Leading Universities Reject Anti-Israel Boycott

YERUSHALAYIM

Opposition to the American Studies Association vote to support the anti-Israel boycott gained momentum this week as a number of leading universities came out against the ASA, The Jerusalem Post reported.

Over three dozen schools, including Yale, Harvard, Princeton, Johns Hopkins, Cornell, Duke, Stanford, Brown, the University of Chicago, New York University, Wesleyan and Washington University in St. Louis, condemned the boycott in recent days.

The executive committee of the Association of American Universities, representing 62 schools across the U.S. and Canada, has also rejected the boycott.

The ASA, a group of loosely affiliated university departments and individual professors, voted on December 4 to boycott Israeli universities and some Israeli cultural institutions.

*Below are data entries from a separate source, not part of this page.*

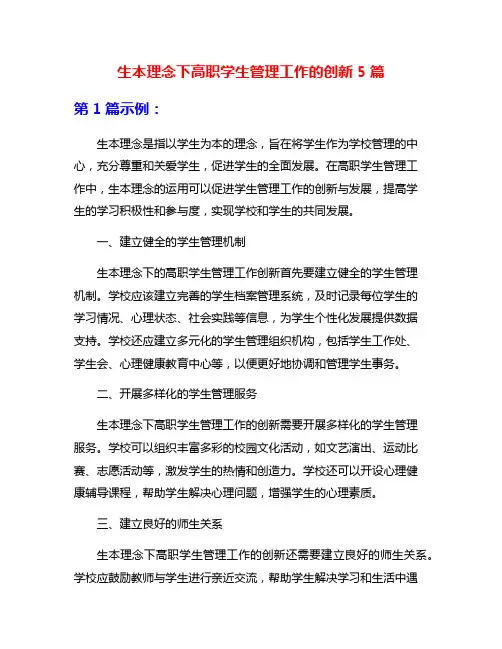 生本理念下高职学生管理工作的创新 5 篇

第 1 篇示例：

生本理念是指以学生为本的理念，旨在将学生作为学校管理的中心，充分尊重和关爱学生，促进学生的全面发展。在高职学生管理工作中，生本理念的运用可以促进学生管理工作的创新与发展，提高学生的学习积极性和参与度，实现学校和学生的共同发展。

一、建立健全的学生管理机制

生本理念下的高职学生管理工作创新首先要建立健全的学生管理机制。学校应该建立完善的学生档案管理系统，及时记录每位学生的学习情况、心理状态、社会实践等信息，为学生个性化发展提供数据支持。学校还应建立多元化的学生管理组织机构，包括学生工作处、学生会、心理健康教育中心等，以便更好地协调和管理学生事务。

二、开展多样化的学生管理服务

生本理念下高职学生管理工作的创新需要开展多样化的学生管理服务。学校可以组织丰富多彩的校园文化活动，如文艺演出、运动比赛、志愿活动等，激发学生的热情和创造力。学校还可以开设心理健康辅导课程，帮助学生解决心理问题，增强学生的心理素质。

三、建立良好的师生关系

生本理念下高职学生管理工作的创新还需要建立良好的师生关系。学校应鼓励教师与学生进行亲近交流，帮助学生解决学习和生活中遇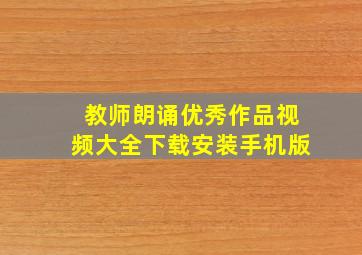 教师朗诵优秀作品视频大全下载安装手机版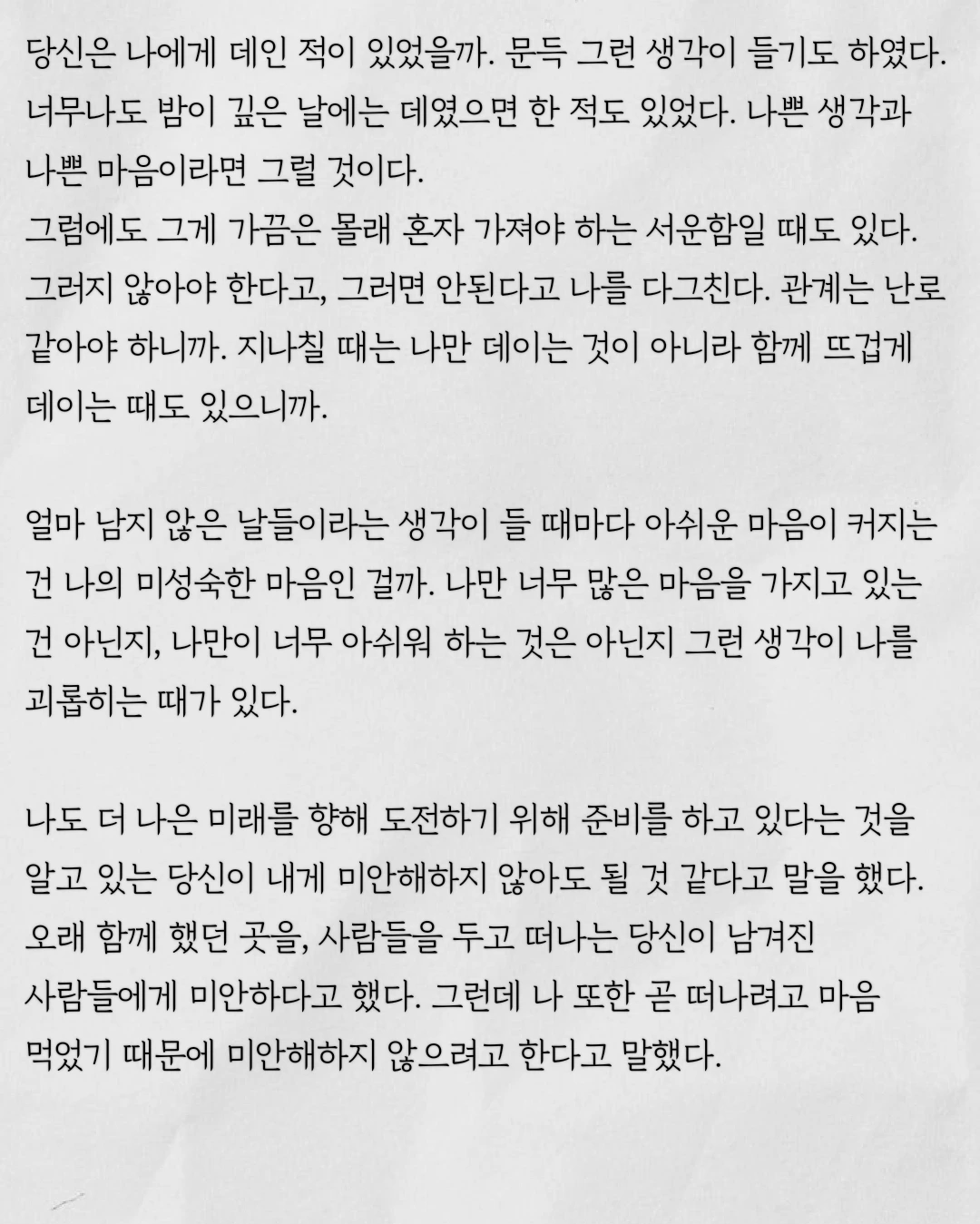 당신은 나에게 데인 적이 있었을까. 문득 그런 생각이 들기도 하였다. 너무나도 밤이 깊은 날에는 데였으면 한 적도 있었다. 나쁜 생각과 나쁜 마음이라면 그럴 것이다.
그럼에도 그게 가끔은 몰래 혼자 가져야 하는 서운함일 때도 있다. 그러지 않아야 한다고, 그러면 안된다고 나를 다그친다. 관계는 난로 같아야 하니까. 지나칠 때는 나만 데이는 것이 아니라 함께 뜨겁게 데이는 때도 있으니까.

얼마 남지 않은 날들이라는 생각이 들 때마다 아쉬운 마음이 커지는 건 나의 미성숙한 마음인 걸까. 나만 너무 많은 마음을 가지고 있는 건 아닌지, 나만이 너무 아쉬워 하는 것은 아닌지 그런 생각이 나를 괴롭히는 때가 있다.

나도 더 나은 미래를 향해 도전하기 위해 준비를 하고 있다는 것을 알고 있는 당신이 내게 미안해하지 않아도 될 것 같다고 말을 했다. 오래 함께 했던 곳을, 사람들을 두고 떠나는 당신이 남겨진 사람들에게 미안하다고 했다. 그런데 나 또한 곧 떠나려고 마음 먹었기 때문에 미안해하지 않으려고 한다고 말했다.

Congressman Eliot Engel, ranking member of the House Foreign Affairs Committee, sent a letter to ASA president Curtis Marez on Monday denouncing the bias inherent in the boycott.

“Palestinian Authority President Mahmoud Abbas himself made clear that his government does not support boycotts of the institutions that the ASA is now targeting,” Engel wrote.

“Israel is the first country formally subject to a boycott by the ASA,” he continued, “which curiously has chosen to stay silent on China’s suppression of independent academic voices critical of the Communist Party, the Venezuelan government’s retaliation against opposition-oriented universities, or Zimbabwe’s denial of foreign academics from countries critical of Robert Mugabe’s dictatorial government from assuming academic residencies at the University of Zimbabwe.”

Engel attached to his letter the U.S. State Department’s long list of nations that trample on academic freedom or the rights of their citizens.